Attempting any of the following will result in permanent disqualification from the bug bounty program and possible criminal and/or legal investigation. We do not allow any actions that could negatively impact the experience on our websites, apps, or vehicles for other Ford customers.
- Disruption or denial-of-service attacks (Application and Network)
- Social engineering attacks
- Brute-force attacks
- Exfiltration of data
- Code injection on live systems
- The compromise or testing of application accounts that are not your own
- Any threats, attempts at coercion, or extortion of Ford employees, other partner employees, or customers
- Physical attacks against Ford, contractors, or customers
- Any physical attempts against Ford property or data centers
- Vulnerability scans or automated scans on Ford servers (including scans using tools such as Core Impact or Nessus)

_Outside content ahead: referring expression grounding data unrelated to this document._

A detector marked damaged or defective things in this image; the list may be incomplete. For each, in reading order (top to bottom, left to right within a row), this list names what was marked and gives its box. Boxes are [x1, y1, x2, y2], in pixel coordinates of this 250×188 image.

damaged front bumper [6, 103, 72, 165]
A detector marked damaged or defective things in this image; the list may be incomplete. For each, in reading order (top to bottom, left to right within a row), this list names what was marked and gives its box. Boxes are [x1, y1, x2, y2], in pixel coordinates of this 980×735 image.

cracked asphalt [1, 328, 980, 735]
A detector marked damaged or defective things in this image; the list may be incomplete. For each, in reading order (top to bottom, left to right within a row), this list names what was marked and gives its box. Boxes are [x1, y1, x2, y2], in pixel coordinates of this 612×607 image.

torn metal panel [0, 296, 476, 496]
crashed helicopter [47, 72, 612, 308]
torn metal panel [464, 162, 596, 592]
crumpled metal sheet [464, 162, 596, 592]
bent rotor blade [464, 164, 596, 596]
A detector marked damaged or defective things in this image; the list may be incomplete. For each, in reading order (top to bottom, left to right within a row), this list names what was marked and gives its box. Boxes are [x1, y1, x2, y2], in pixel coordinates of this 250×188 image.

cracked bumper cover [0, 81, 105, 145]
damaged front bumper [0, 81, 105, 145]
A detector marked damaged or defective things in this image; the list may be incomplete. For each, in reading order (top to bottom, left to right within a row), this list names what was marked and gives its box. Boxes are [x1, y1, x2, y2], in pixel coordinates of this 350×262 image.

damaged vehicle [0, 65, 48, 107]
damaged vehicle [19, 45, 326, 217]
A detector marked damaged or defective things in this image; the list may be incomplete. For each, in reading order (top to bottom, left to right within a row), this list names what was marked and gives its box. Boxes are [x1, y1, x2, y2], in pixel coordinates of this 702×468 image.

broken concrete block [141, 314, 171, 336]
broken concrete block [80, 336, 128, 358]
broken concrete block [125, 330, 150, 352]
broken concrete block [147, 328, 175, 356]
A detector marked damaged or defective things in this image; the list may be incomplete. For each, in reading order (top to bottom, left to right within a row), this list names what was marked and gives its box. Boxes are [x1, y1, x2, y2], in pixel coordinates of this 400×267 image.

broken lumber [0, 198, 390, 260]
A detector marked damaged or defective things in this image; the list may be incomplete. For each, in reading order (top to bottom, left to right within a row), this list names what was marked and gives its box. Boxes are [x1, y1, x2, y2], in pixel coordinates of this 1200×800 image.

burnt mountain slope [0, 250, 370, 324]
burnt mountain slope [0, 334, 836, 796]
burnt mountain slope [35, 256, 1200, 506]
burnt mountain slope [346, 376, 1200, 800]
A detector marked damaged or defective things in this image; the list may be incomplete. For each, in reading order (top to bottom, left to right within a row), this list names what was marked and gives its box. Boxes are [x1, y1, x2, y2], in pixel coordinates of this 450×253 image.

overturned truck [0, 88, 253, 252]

- Access the personal information of any other person without consent
- Any other action that violates the law
- Any action that endangers yourself, other motorists, or pedestrians
- Attacks against manufacturing systems, applications, networks, and infrastructure. This includes transportation, transportation infrastructure, plant machinery, personnel, equipment, and vehicles
Furthermore, submitting the following types of issues will result in your submission being marked as
- Attacks requiring physical access to a user's device
- Password and account recovery policies, such as reset link expiration or password complexity
- Content spoofing / text injection
- Non-session cookies missing secure/httponly flags
- Reports from automated tools or scans
- Reports of spam
- Bypass of URL malware detection
- Vulnerabilities affecting users of outdated or unpatched browsers and platforms
- Reconnaissance without proof of a vulnerability
- Externally hosted services utilized by Ford
You are eligible to participate if:
- You must be 18 years old or older and of sound mind to submit a vulnerability for consideration. If you are a minor, you must submit through a parent or legal guardian.

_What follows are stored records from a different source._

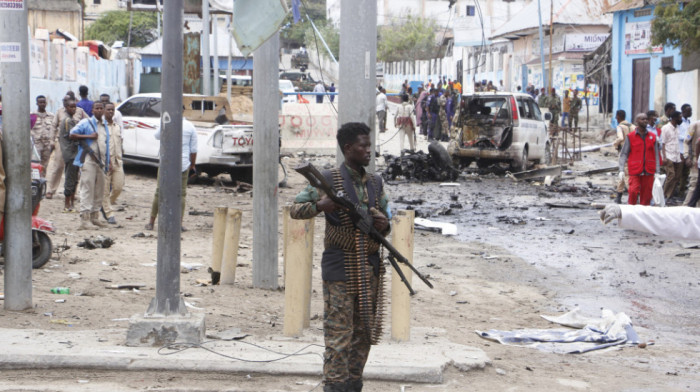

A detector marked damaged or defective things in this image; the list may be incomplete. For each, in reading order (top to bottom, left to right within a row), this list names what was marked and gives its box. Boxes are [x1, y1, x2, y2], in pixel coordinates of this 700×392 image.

charred vehicle [448, 92, 552, 172]
detached tire [32, 230, 52, 270]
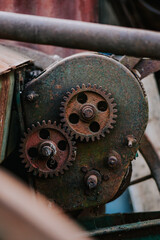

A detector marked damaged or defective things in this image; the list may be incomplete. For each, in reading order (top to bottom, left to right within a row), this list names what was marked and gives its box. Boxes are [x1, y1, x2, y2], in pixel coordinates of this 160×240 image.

rusty metal surface [0, 44, 31, 75]
rusty metal surface [0, 0, 97, 56]
rusty red wall [0, 0, 98, 57]
rusty metal surface [0, 12, 159, 58]
rusty gear [19, 121, 76, 177]
rusty metal surface [21, 52, 148, 210]
rusty gear [60, 84, 117, 142]
rusty metal surface [139, 134, 160, 192]
rusty metal surface [0, 169, 91, 240]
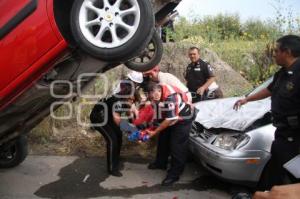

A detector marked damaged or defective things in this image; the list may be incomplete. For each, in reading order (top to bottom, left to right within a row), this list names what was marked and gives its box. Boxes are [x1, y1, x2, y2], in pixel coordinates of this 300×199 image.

crumpled hood [193, 97, 270, 131]
crashed silver car [190, 77, 274, 187]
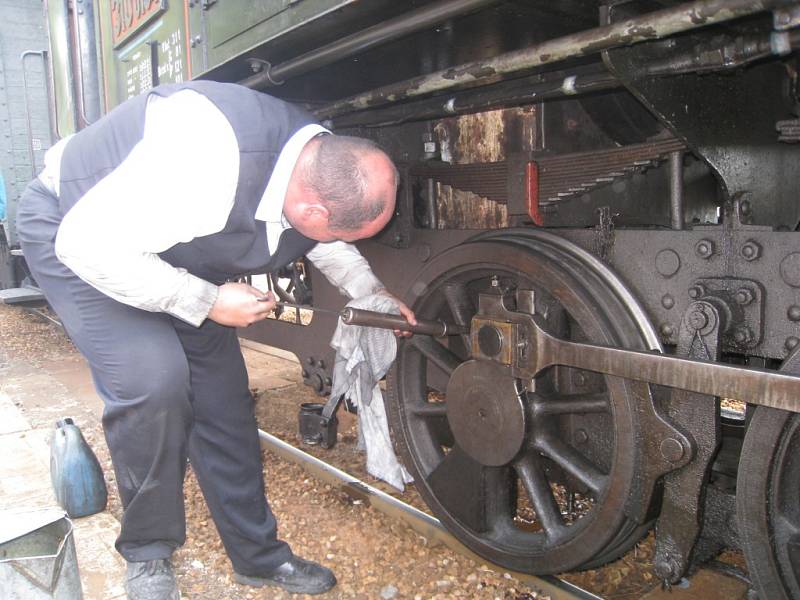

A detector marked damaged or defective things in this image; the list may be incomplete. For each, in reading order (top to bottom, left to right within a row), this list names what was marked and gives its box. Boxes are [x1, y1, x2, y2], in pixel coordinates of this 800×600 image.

rusty metal bracket [652, 300, 720, 584]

- You are an individual security researcher participating in your own individual capacity.
- If you work for a security research organization, that organization permits you to participate in your own individual capacity. You are responsible for reviewing your employer’s rules for participating in this program.

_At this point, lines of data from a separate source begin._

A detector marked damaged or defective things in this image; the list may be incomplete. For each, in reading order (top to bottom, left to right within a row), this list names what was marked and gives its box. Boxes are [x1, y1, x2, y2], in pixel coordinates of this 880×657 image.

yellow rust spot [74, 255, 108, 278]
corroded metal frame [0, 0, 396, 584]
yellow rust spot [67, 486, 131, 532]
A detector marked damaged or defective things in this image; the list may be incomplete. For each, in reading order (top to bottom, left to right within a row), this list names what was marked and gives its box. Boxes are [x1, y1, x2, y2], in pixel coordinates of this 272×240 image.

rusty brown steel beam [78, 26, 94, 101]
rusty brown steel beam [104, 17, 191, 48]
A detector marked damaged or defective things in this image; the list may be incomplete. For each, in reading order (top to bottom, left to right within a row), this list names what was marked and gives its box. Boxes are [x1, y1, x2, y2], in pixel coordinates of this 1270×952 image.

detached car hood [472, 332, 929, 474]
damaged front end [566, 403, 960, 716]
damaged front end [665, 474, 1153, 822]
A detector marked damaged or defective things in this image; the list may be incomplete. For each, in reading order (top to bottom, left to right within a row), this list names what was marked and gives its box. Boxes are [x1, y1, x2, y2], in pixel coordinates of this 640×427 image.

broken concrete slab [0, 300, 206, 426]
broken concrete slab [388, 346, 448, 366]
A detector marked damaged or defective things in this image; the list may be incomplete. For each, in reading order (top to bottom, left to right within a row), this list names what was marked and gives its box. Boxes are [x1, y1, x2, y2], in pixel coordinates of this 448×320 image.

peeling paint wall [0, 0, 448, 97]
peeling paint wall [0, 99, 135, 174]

Not Eligible to Participate:
- A resident of any countries/regions that are under United States sanctions, such as Cuba, Iran, North Korea, Sudan, and Syria or Crimea, nor a person designated on the U.S. Department of the Treasury’s Specially Designated Nationals List.
- A current employee of Ford Motor Company or a Ford subsidiary, or an immediate family (parent, sibling, spouse, or child) or household member of such an employee.
- A contingent staff member or contract or vendor employee currently working with Ford.